◆ EXCERPT PROVIDED:
-------------------------
Residential conversion, as well as demolition and development of new
buildings in and around Ground Zero, are all starting to change the mix of
inventory in the market.
| Building Class |
Inventory Sq Ft
(in ‘000s) |
% of Total
Vacancy |
Availability Sq Ft
(in ‘000s) |
% Vacancy |
Avg Asking Rate ($/psf) |
| A |
44,976 |
39% |
1,611 |
3.6% |
$62.88 |
| B |
25,815 |
23% |
1,665 |
6.4% |
$48.78 |
| C |
29,365 |
26% |
3,841 |
13.1% |
$48.17 |
| D |
14,239 |
12% |
750 |
5.3% |
$42.16 |
| Total |
114,395 |
100% |
7,866 |
6.9% |
$50.74 |
Key takeaways of our first quarter analysis
include: Quarter over quarter asking rate
growth continued. The Downtown market saw continued
and accelerating asking rate growth in 1Q08 with a $2.40 psf increase over
4Q07’s result. The average asking rate in 1Q08 was $50.74 psf, up 16.2% y/y
for a new record high in the market. Additionally, Downtown rate growth has
accelerated over the last eight quarters from a low of just 1.0% y/y growth
in 2Q06 to the high of 16.2% y/y growth witnessed in the current quarter.
-------------------------
◆ STORED RECORDS:
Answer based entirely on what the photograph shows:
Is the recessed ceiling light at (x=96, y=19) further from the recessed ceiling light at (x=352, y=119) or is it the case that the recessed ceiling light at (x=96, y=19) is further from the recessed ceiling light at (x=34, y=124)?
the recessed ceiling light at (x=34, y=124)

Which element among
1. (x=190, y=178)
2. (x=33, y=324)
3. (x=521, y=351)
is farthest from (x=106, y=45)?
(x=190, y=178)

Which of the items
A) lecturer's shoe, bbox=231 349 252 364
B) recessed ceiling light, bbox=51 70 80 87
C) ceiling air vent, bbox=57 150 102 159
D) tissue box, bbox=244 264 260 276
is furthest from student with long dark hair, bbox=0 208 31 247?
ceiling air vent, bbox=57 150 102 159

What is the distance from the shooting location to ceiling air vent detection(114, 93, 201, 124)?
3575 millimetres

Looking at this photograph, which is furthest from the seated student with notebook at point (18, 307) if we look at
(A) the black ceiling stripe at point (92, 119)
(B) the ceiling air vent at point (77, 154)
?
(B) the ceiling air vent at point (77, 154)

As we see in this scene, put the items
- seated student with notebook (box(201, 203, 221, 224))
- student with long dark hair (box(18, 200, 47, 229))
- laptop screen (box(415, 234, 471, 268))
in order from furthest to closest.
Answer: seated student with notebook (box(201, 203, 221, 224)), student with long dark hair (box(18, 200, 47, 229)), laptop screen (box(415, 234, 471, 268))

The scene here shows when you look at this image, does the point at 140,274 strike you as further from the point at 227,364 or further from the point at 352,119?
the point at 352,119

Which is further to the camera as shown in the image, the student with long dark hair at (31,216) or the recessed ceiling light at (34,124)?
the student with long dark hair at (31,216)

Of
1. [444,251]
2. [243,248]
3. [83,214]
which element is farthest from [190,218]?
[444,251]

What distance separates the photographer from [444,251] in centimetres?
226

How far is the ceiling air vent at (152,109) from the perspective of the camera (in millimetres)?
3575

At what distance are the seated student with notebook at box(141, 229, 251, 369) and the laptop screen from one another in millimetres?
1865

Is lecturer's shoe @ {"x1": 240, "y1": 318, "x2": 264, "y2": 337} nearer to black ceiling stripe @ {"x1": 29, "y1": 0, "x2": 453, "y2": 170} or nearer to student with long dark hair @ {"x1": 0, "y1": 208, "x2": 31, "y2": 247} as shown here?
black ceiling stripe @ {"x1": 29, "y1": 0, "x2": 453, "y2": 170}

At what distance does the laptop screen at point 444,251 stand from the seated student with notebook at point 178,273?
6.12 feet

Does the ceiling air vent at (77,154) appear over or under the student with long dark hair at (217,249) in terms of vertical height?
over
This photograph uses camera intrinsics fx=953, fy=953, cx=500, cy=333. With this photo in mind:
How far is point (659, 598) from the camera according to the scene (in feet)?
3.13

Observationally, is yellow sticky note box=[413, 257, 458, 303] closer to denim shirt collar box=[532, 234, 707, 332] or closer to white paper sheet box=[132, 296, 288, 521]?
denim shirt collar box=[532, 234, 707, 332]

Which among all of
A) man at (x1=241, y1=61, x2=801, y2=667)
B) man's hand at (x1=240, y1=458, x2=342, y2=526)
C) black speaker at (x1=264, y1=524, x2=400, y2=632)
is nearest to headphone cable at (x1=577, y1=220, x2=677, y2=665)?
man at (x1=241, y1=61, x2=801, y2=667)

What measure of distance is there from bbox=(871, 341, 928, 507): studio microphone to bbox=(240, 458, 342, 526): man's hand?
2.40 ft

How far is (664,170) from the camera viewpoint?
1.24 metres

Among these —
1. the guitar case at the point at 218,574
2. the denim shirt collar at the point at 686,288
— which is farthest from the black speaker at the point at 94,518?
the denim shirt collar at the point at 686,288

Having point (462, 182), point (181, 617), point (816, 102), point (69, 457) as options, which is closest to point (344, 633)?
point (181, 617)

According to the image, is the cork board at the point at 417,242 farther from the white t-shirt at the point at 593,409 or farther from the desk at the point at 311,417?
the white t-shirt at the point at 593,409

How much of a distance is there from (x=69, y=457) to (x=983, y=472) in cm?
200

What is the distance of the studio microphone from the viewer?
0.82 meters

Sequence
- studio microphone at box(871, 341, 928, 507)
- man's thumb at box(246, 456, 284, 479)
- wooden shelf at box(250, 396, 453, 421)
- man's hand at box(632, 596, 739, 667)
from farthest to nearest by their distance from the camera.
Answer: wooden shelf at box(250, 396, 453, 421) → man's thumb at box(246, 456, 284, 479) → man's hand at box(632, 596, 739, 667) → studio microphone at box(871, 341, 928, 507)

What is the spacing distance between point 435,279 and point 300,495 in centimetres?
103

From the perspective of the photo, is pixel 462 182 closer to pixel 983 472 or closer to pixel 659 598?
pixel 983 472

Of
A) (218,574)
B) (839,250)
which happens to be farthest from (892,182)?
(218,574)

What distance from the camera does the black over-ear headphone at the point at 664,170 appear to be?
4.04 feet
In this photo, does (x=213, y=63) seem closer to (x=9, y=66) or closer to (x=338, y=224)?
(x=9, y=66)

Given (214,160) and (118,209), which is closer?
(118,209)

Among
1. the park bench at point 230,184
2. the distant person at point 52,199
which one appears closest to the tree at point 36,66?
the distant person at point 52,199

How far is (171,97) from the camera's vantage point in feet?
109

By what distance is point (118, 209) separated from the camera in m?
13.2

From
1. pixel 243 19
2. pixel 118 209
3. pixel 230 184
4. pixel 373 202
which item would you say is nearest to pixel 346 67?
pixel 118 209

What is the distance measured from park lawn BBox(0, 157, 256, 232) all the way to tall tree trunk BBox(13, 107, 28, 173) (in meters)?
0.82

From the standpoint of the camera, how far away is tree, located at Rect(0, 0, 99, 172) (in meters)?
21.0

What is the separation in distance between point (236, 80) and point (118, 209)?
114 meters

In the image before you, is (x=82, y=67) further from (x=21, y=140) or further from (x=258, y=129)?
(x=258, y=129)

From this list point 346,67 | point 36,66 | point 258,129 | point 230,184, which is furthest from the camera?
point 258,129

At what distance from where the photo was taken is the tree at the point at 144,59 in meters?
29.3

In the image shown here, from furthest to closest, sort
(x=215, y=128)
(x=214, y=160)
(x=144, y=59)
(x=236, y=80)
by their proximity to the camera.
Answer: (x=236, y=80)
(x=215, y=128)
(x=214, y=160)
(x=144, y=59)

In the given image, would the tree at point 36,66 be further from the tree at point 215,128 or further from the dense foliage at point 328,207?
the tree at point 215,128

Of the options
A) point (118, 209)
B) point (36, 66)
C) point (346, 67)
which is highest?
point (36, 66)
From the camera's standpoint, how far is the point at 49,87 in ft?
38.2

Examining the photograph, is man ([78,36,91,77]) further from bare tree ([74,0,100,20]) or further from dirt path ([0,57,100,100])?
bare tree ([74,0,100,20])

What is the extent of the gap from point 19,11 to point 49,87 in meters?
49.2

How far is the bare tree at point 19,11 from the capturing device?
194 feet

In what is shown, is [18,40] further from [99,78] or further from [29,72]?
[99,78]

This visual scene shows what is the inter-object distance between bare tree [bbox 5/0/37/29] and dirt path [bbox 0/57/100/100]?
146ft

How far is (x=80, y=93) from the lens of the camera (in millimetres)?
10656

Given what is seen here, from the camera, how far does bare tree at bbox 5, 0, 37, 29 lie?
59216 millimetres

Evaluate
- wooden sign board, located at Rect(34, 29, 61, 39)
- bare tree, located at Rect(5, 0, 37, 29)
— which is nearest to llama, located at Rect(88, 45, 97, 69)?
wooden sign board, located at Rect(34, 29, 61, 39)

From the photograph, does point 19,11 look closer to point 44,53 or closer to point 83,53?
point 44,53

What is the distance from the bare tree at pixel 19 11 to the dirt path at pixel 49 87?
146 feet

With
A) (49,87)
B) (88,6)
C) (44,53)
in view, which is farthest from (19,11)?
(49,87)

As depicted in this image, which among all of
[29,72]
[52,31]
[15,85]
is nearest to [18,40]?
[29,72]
-------------------------
◆ WRITTEN PROBLEM 1: Translate this sentence from the Downtown market excerpt into Spanish: "The average asking rate in 1Q08 was $50.74 psf, up 16.2% y/y for a new record high in the market."
◆ WRITTEN PROBLEM 2: Set down the passage of the Downtown market excerpt from "Residential conversion, as" to "inventory in the market.", word for word.

◆ EXERCISE RESPONSE 1: La tarifa media solicitada en el 1T08 fue de 50,74 dólares por pie cuadrado, un 16,2 % más interanual, lo que marca un nuevo récord en el mercado.

◆ EXERCISE RESPONSE 2:
Residential conversion, as well as demolition and development of new
buildings in and around Ground Zero, are all starting to change the mix of
inventory in the market.